Wuxi Griffin, a joint venture between China’s Wuxi Fortune Pharmaceutical Co and Sweden’s SialoCarb AB, is preparing to take advantage of changing Chinese contract manufacturing organisation (CMO) policies by offering sterile fill and finish services from a 2550m2 facility in Wuxi City, 80km west of Shanghai.
Historically, CMOs have not been permitted to operate in China. However, according to Wuxi Griffin marketing manager Diana Lam recent changes in legislation have opened the door to foreign CMOs establishing themselves in China.
On May 26 2016, China’s State Council began allowing drug Marketing Authorization Holders (MAH) without their own production capabilities to use third-party licensed and GMP-compliant manufacturers in ten provinces: Beijing, Tianjin, Hebei, Shanghai, Jiangsu, Zhejiang, Fujian, Shandong, Guangdong, and Sichuan. The announcement can be found here in Mandarin.

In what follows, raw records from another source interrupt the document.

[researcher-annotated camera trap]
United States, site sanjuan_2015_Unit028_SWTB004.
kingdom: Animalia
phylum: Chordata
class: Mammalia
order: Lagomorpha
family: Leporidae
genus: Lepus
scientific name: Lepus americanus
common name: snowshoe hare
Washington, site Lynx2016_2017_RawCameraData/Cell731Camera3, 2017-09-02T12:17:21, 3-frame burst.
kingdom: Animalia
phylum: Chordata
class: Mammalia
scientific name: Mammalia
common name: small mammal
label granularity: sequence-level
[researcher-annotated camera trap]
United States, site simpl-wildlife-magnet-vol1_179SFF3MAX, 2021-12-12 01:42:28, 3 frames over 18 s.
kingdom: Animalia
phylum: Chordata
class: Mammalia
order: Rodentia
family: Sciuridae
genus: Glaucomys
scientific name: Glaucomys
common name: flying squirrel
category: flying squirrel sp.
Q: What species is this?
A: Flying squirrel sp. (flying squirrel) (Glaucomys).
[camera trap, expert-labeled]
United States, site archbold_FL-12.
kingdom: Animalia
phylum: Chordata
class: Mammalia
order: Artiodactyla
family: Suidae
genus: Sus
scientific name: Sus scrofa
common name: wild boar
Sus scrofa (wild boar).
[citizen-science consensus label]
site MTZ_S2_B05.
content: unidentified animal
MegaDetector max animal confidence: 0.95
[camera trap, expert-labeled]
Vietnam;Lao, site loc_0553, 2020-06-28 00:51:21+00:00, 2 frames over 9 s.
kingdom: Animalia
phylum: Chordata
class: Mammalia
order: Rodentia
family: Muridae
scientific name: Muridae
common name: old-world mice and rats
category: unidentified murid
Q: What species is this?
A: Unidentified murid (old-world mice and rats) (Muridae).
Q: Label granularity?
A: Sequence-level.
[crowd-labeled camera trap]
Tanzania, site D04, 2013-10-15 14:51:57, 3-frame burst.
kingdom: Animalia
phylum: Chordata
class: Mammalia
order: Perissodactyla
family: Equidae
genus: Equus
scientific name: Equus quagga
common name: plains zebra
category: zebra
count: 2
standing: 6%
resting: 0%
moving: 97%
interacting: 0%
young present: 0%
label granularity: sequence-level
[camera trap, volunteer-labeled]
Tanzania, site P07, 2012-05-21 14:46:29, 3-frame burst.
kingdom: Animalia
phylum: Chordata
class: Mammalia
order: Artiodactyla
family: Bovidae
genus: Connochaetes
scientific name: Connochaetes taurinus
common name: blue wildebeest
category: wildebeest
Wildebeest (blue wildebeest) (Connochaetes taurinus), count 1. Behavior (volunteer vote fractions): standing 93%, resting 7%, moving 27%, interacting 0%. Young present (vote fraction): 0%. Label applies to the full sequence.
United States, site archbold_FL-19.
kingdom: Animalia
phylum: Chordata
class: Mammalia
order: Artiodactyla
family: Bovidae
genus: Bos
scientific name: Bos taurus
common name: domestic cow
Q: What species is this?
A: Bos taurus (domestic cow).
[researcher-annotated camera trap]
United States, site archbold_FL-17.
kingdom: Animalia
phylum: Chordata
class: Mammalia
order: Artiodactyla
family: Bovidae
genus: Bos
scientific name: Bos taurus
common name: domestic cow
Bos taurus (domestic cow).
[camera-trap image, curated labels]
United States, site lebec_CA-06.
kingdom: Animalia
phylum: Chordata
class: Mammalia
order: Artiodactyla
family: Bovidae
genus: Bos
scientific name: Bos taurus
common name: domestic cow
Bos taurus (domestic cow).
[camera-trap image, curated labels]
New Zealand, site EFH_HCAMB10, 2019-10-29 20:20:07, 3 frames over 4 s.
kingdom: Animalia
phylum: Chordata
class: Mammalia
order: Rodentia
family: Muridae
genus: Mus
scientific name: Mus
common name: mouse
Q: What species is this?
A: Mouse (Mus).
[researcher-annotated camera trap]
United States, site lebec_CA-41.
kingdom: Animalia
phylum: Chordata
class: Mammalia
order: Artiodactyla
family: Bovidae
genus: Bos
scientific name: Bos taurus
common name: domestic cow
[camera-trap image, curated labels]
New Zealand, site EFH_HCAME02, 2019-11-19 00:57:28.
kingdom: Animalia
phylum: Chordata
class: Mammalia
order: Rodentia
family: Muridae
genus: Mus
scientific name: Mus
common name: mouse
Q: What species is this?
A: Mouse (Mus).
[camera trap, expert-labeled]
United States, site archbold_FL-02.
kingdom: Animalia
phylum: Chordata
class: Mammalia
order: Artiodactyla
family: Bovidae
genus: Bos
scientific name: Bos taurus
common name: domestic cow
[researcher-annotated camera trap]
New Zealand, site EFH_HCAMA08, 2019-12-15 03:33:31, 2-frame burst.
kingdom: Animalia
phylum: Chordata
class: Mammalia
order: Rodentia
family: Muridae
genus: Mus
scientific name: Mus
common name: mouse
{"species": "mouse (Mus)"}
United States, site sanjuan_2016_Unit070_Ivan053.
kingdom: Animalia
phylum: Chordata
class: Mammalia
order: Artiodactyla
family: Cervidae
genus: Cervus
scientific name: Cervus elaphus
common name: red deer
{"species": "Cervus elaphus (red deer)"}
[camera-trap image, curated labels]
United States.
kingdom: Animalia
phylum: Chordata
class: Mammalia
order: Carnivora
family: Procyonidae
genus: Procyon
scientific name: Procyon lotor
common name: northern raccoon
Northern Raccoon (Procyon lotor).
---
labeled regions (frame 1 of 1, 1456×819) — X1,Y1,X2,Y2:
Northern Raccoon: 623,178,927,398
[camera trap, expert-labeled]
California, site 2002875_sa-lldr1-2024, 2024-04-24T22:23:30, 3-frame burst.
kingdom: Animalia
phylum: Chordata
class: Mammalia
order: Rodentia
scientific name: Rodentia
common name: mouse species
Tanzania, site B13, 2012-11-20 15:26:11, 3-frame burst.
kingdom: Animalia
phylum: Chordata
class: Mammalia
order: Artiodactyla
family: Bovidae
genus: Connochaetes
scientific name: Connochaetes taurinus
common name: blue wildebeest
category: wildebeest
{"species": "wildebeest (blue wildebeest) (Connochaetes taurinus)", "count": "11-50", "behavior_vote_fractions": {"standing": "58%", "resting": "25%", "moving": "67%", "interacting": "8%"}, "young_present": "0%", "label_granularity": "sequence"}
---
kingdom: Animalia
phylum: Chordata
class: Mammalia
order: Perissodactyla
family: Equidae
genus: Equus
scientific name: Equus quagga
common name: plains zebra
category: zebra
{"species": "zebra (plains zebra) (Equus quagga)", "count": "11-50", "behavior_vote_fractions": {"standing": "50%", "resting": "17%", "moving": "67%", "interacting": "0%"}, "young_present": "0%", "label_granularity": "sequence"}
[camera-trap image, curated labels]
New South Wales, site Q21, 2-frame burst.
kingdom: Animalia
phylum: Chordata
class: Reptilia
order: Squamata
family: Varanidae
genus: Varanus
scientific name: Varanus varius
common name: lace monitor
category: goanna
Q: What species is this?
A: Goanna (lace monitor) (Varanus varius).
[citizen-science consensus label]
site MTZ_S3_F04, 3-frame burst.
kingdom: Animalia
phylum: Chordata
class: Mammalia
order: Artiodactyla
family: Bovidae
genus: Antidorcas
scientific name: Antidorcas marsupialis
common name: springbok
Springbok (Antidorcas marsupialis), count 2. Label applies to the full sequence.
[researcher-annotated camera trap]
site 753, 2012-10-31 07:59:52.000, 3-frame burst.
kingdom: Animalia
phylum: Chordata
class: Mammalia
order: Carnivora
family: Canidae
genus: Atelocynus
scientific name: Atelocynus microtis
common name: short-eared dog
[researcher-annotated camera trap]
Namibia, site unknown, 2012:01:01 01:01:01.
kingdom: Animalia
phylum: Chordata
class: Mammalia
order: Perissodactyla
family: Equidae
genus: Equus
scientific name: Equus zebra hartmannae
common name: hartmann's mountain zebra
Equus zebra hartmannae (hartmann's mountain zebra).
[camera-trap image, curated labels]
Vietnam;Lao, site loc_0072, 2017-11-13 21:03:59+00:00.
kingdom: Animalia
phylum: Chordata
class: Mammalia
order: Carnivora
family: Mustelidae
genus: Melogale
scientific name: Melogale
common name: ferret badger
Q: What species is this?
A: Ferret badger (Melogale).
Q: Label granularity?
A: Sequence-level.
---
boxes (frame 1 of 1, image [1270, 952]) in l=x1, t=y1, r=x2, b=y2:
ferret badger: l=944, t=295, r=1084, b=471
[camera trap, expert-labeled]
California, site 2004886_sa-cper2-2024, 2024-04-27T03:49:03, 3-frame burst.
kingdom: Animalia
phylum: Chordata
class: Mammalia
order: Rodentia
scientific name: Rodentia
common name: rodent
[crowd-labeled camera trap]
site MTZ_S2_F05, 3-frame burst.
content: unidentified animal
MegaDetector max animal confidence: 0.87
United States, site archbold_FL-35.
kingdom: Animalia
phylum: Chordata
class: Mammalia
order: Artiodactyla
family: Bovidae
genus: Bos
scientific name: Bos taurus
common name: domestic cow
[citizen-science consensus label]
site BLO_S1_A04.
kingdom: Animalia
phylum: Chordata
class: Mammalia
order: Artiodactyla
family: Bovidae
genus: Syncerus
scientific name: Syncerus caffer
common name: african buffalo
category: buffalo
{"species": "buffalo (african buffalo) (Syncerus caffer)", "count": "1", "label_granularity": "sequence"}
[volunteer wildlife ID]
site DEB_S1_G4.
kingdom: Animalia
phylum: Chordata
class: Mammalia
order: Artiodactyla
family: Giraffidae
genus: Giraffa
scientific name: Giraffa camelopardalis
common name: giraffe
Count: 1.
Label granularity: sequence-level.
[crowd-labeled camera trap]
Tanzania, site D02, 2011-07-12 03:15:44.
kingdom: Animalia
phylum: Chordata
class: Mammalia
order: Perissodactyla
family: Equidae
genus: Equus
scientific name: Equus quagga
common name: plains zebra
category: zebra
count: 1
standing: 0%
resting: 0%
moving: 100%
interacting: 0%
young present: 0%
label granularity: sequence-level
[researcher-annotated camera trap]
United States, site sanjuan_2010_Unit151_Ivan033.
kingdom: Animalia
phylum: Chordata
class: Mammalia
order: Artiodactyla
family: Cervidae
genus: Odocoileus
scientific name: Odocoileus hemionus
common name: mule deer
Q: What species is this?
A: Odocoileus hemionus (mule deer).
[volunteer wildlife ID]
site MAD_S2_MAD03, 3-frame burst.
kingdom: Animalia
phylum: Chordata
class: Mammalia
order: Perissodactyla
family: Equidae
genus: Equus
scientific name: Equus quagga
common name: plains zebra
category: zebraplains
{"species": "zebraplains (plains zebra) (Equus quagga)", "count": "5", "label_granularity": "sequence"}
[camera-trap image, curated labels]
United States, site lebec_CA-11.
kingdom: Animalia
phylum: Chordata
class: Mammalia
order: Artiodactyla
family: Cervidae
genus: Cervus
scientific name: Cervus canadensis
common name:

“With regards to Chinese CMOs complying to western GMP, there are less than ten that we are aware of,” Lam told this publication, but the regulation makes it “likely that more international CMOs will make an effort to establish presence in China.”
Furthermore, the rapid growth of the Chinese market is likely to accelerate this, with demand coming from companies and biotechs without their own facility (or the capex to build one), as well as firms wanting to expand internationally which lack the experience and competence regarding international standards.
According to Lam, the first foreign CMOs to make its mark in China was Boehringer-Ingelheim, which began collaborating with local partners on a mammalian cell culture facility in Shanghai in 2013. The site opened last year, and this week the firm announced it was set to make the first commercial monoclonal antibody from the facility – and indeed the first by a multinational CMO – for its Chinese MAH partner BeiGene.
Ralph Warsinsky, a spokesperson from Boehringer-Ingelheim, told us his firm is currently “the only multinational CMO in China which provides GMP manufacturing services according to international standards.”
He added: “We are delighted that our experiences with our contract manufacturing operating model and GMP standards are acknowledged by Chinese authorities. These have supported the development of the regulatory reform in China, in terms of shaping the regulations on biologics outsourcing.”
He declined to comment on other companies’ plans to establish pharmaceutical manufacturing facilities in China.